EXCERPT PROVIDED:
--- start ---
I think I've figured out why Twitter doesn't work for me, and it's the same reason chat/IM/AIM doesn't work for me (except with you, M--don't worry, I'll keep it on).
I am undoubtedly an internet addict. I spend way too much work time, leisure time, and stupid time online. I blog, I Facebook, I read, I watch, I surf, I email incessantly. I text too, a lot. But what characterizes all those activities is that I do them on my own time. I control them (or, at least, I let myself think I do).
An interesting thing about different cybermodalities is that they have different norms, even if they are enacted with the same technology. For instance, now that I have my Blackberry, I am often texting and emailing with the same keyboard, i.e. the same capacity, yet I punctuate and capitalize correctly when I email, and I don't worry about it when I text.
The norm for email is that you reply when you are ready. The norm for chatting is that you reply as soon as you receive.
I hate that. I don't like being interrupted. I don't like feeling guilty if I don't respond immediately. I don't want to have a conversation when I don't want to (this is why I often don't answer the phone).
I used to have little indicators that showed when I had an email or a post on my reader. I turned them off. Even though I check my email and reader frequently. I check when I want to, not when they want me to.
The point of Twitter is to get it all in real time, ideally streaming down the side of your screen. At least I think that's the point, because I don't do it. I don't want other people's thoughts streaming down the side of my screen, when I'm trying to put my own thoughts together. So, although I catch up on the few Twitters I follow every day or so, it's just not my priority.
--- end ---
EXTRACTED INFORMATION:
--- start ---
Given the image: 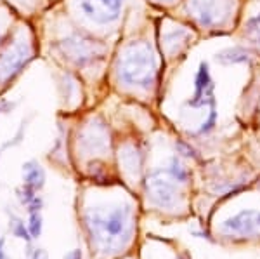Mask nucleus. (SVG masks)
<instances>
[{"label": "nucleus", "instance_id": "17", "mask_svg": "<svg viewBox=\"0 0 260 259\" xmlns=\"http://www.w3.org/2000/svg\"><path fill=\"white\" fill-rule=\"evenodd\" d=\"M31 259H47V254H45L44 250H35V254H33Z\"/></svg>", "mask_w": 260, "mask_h": 259}, {"label": "nucleus", "instance_id": "8", "mask_svg": "<svg viewBox=\"0 0 260 259\" xmlns=\"http://www.w3.org/2000/svg\"><path fill=\"white\" fill-rule=\"evenodd\" d=\"M125 0H80V9L98 24H108L118 19Z\"/></svg>", "mask_w": 260, "mask_h": 259}, {"label": "nucleus", "instance_id": "7", "mask_svg": "<svg viewBox=\"0 0 260 259\" xmlns=\"http://www.w3.org/2000/svg\"><path fill=\"white\" fill-rule=\"evenodd\" d=\"M228 0H187V11L200 26H215L225 16Z\"/></svg>", "mask_w": 260, "mask_h": 259}, {"label": "nucleus", "instance_id": "19", "mask_svg": "<svg viewBox=\"0 0 260 259\" xmlns=\"http://www.w3.org/2000/svg\"><path fill=\"white\" fill-rule=\"evenodd\" d=\"M6 104H4V103H0V113H2V111H6Z\"/></svg>", "mask_w": 260, "mask_h": 259}, {"label": "nucleus", "instance_id": "11", "mask_svg": "<svg viewBox=\"0 0 260 259\" xmlns=\"http://www.w3.org/2000/svg\"><path fill=\"white\" fill-rule=\"evenodd\" d=\"M250 60V54L243 47H228L217 54V61L222 65H238V63H246Z\"/></svg>", "mask_w": 260, "mask_h": 259}, {"label": "nucleus", "instance_id": "16", "mask_svg": "<svg viewBox=\"0 0 260 259\" xmlns=\"http://www.w3.org/2000/svg\"><path fill=\"white\" fill-rule=\"evenodd\" d=\"M66 259H82L80 250H71L70 254H66Z\"/></svg>", "mask_w": 260, "mask_h": 259}, {"label": "nucleus", "instance_id": "18", "mask_svg": "<svg viewBox=\"0 0 260 259\" xmlns=\"http://www.w3.org/2000/svg\"><path fill=\"white\" fill-rule=\"evenodd\" d=\"M4 239H0V259H6V254H4Z\"/></svg>", "mask_w": 260, "mask_h": 259}, {"label": "nucleus", "instance_id": "1", "mask_svg": "<svg viewBox=\"0 0 260 259\" xmlns=\"http://www.w3.org/2000/svg\"><path fill=\"white\" fill-rule=\"evenodd\" d=\"M85 224L94 247L99 252H120L127 247L134 232L132 209L130 206L90 209L85 214Z\"/></svg>", "mask_w": 260, "mask_h": 259}, {"label": "nucleus", "instance_id": "4", "mask_svg": "<svg viewBox=\"0 0 260 259\" xmlns=\"http://www.w3.org/2000/svg\"><path fill=\"white\" fill-rule=\"evenodd\" d=\"M31 45L26 40H19L12 44L0 56V83H7L16 77L21 68L31 60Z\"/></svg>", "mask_w": 260, "mask_h": 259}, {"label": "nucleus", "instance_id": "13", "mask_svg": "<svg viewBox=\"0 0 260 259\" xmlns=\"http://www.w3.org/2000/svg\"><path fill=\"white\" fill-rule=\"evenodd\" d=\"M245 35L248 37L255 45L260 47V14H257L255 18H251L248 23H246Z\"/></svg>", "mask_w": 260, "mask_h": 259}, {"label": "nucleus", "instance_id": "12", "mask_svg": "<svg viewBox=\"0 0 260 259\" xmlns=\"http://www.w3.org/2000/svg\"><path fill=\"white\" fill-rule=\"evenodd\" d=\"M167 172H169L177 183H187V179H189V170L182 165V162H180L177 157L170 158V164H169Z\"/></svg>", "mask_w": 260, "mask_h": 259}, {"label": "nucleus", "instance_id": "10", "mask_svg": "<svg viewBox=\"0 0 260 259\" xmlns=\"http://www.w3.org/2000/svg\"><path fill=\"white\" fill-rule=\"evenodd\" d=\"M24 172H26V176H24V185L26 186L33 188V190H40L44 186L45 172L40 165H37L35 162H28V164H24Z\"/></svg>", "mask_w": 260, "mask_h": 259}, {"label": "nucleus", "instance_id": "15", "mask_svg": "<svg viewBox=\"0 0 260 259\" xmlns=\"http://www.w3.org/2000/svg\"><path fill=\"white\" fill-rule=\"evenodd\" d=\"M14 235H16V237H19V239H24L26 242H30V239H31V237L28 235V229L24 228V224H23V223H19V221H16Z\"/></svg>", "mask_w": 260, "mask_h": 259}, {"label": "nucleus", "instance_id": "3", "mask_svg": "<svg viewBox=\"0 0 260 259\" xmlns=\"http://www.w3.org/2000/svg\"><path fill=\"white\" fill-rule=\"evenodd\" d=\"M175 179L167 170H154L146 178V193L148 197L161 209H174L177 206V186Z\"/></svg>", "mask_w": 260, "mask_h": 259}, {"label": "nucleus", "instance_id": "5", "mask_svg": "<svg viewBox=\"0 0 260 259\" xmlns=\"http://www.w3.org/2000/svg\"><path fill=\"white\" fill-rule=\"evenodd\" d=\"M215 83H213L210 68H208L207 61H201L198 66V72L194 77V93H192L191 99L186 101V106L189 108H208V110H217L215 103Z\"/></svg>", "mask_w": 260, "mask_h": 259}, {"label": "nucleus", "instance_id": "14", "mask_svg": "<svg viewBox=\"0 0 260 259\" xmlns=\"http://www.w3.org/2000/svg\"><path fill=\"white\" fill-rule=\"evenodd\" d=\"M42 232V216L39 214V211L31 212L30 214V233L31 237H39Z\"/></svg>", "mask_w": 260, "mask_h": 259}, {"label": "nucleus", "instance_id": "9", "mask_svg": "<svg viewBox=\"0 0 260 259\" xmlns=\"http://www.w3.org/2000/svg\"><path fill=\"white\" fill-rule=\"evenodd\" d=\"M222 232L238 237L260 235V211H241L222 223Z\"/></svg>", "mask_w": 260, "mask_h": 259}, {"label": "nucleus", "instance_id": "6", "mask_svg": "<svg viewBox=\"0 0 260 259\" xmlns=\"http://www.w3.org/2000/svg\"><path fill=\"white\" fill-rule=\"evenodd\" d=\"M59 47L68 56V60L73 61L75 65H87V63L94 61L103 52V47L98 42L80 35L66 37L64 40L59 42Z\"/></svg>", "mask_w": 260, "mask_h": 259}, {"label": "nucleus", "instance_id": "2", "mask_svg": "<svg viewBox=\"0 0 260 259\" xmlns=\"http://www.w3.org/2000/svg\"><path fill=\"white\" fill-rule=\"evenodd\" d=\"M156 56L148 42H132L116 63L118 80L125 85L148 91L156 78Z\"/></svg>", "mask_w": 260, "mask_h": 259}]
</instances>
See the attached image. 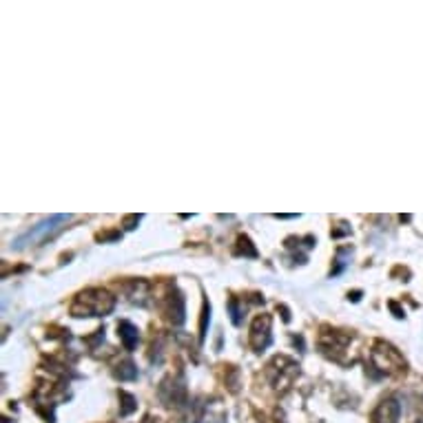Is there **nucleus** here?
<instances>
[{
  "label": "nucleus",
  "instance_id": "1",
  "mask_svg": "<svg viewBox=\"0 0 423 423\" xmlns=\"http://www.w3.org/2000/svg\"><path fill=\"white\" fill-rule=\"evenodd\" d=\"M113 297L104 290H87L80 292L76 304L71 306V312L76 317H89V315H104L113 310Z\"/></svg>",
  "mask_w": 423,
  "mask_h": 423
},
{
  "label": "nucleus",
  "instance_id": "2",
  "mask_svg": "<svg viewBox=\"0 0 423 423\" xmlns=\"http://www.w3.org/2000/svg\"><path fill=\"white\" fill-rule=\"evenodd\" d=\"M69 219H71L69 215H56V217L45 219L42 224L34 226V229L29 231L24 237H20V240L16 242V248H24L27 244H31V242H45V240H47V235H51L53 231H58V229H60V224L69 222Z\"/></svg>",
  "mask_w": 423,
  "mask_h": 423
},
{
  "label": "nucleus",
  "instance_id": "3",
  "mask_svg": "<svg viewBox=\"0 0 423 423\" xmlns=\"http://www.w3.org/2000/svg\"><path fill=\"white\" fill-rule=\"evenodd\" d=\"M250 343L257 352H262L264 348L271 343V317L264 315V317H257L253 328H250Z\"/></svg>",
  "mask_w": 423,
  "mask_h": 423
},
{
  "label": "nucleus",
  "instance_id": "4",
  "mask_svg": "<svg viewBox=\"0 0 423 423\" xmlns=\"http://www.w3.org/2000/svg\"><path fill=\"white\" fill-rule=\"evenodd\" d=\"M397 419H399V403L395 399L383 401L375 410V423H397Z\"/></svg>",
  "mask_w": 423,
  "mask_h": 423
},
{
  "label": "nucleus",
  "instance_id": "5",
  "mask_svg": "<svg viewBox=\"0 0 423 423\" xmlns=\"http://www.w3.org/2000/svg\"><path fill=\"white\" fill-rule=\"evenodd\" d=\"M118 335H120V339H122V343H124L126 350H133V348H136V343H138V328L133 326V323L120 321Z\"/></svg>",
  "mask_w": 423,
  "mask_h": 423
},
{
  "label": "nucleus",
  "instance_id": "6",
  "mask_svg": "<svg viewBox=\"0 0 423 423\" xmlns=\"http://www.w3.org/2000/svg\"><path fill=\"white\" fill-rule=\"evenodd\" d=\"M237 244H240V246H237V248H240V253L248 255V257H257V250H255L253 246H250V240H248L246 235H242L240 240H237Z\"/></svg>",
  "mask_w": 423,
  "mask_h": 423
},
{
  "label": "nucleus",
  "instance_id": "7",
  "mask_svg": "<svg viewBox=\"0 0 423 423\" xmlns=\"http://www.w3.org/2000/svg\"><path fill=\"white\" fill-rule=\"evenodd\" d=\"M136 375H138V370L133 368V364H122V368L118 370L120 379H136Z\"/></svg>",
  "mask_w": 423,
  "mask_h": 423
},
{
  "label": "nucleus",
  "instance_id": "8",
  "mask_svg": "<svg viewBox=\"0 0 423 423\" xmlns=\"http://www.w3.org/2000/svg\"><path fill=\"white\" fill-rule=\"evenodd\" d=\"M120 397L124 399V408L120 410L122 414H131L133 410H136V401H133V397L131 395H126V392H120Z\"/></svg>",
  "mask_w": 423,
  "mask_h": 423
},
{
  "label": "nucleus",
  "instance_id": "9",
  "mask_svg": "<svg viewBox=\"0 0 423 423\" xmlns=\"http://www.w3.org/2000/svg\"><path fill=\"white\" fill-rule=\"evenodd\" d=\"M208 312H211V308H208V304H204V310H202V326H200V337L204 339V335H206V323H208Z\"/></svg>",
  "mask_w": 423,
  "mask_h": 423
},
{
  "label": "nucleus",
  "instance_id": "10",
  "mask_svg": "<svg viewBox=\"0 0 423 423\" xmlns=\"http://www.w3.org/2000/svg\"><path fill=\"white\" fill-rule=\"evenodd\" d=\"M390 308H392V312H395V317H403V310L395 302H390Z\"/></svg>",
  "mask_w": 423,
  "mask_h": 423
}]
</instances>
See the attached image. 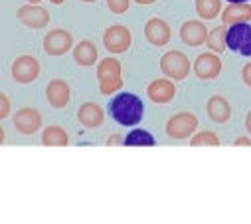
--- end ---
GIVEN PROBLEM A: Duplicate the stretch of the post about Twitter from "The norm for email" through "answer the phone).".
GIVEN PROBLEM B: According to the post about Twitter, what is the norm for chatting?

CORRECT OUTPUT A:
The norm for email is that you reply when you are ready. The norm for chatting is that you reply as soon as you receive.
I hate that. I don't like being interrupted. I don't like feeling guilty if I don't respond immediately. I don't want to have a conversation when I don't want to (this is why I often don't answer the phone).

CORRECT OUTPUT B: The norm for chatting is that you reply as soon as you receive.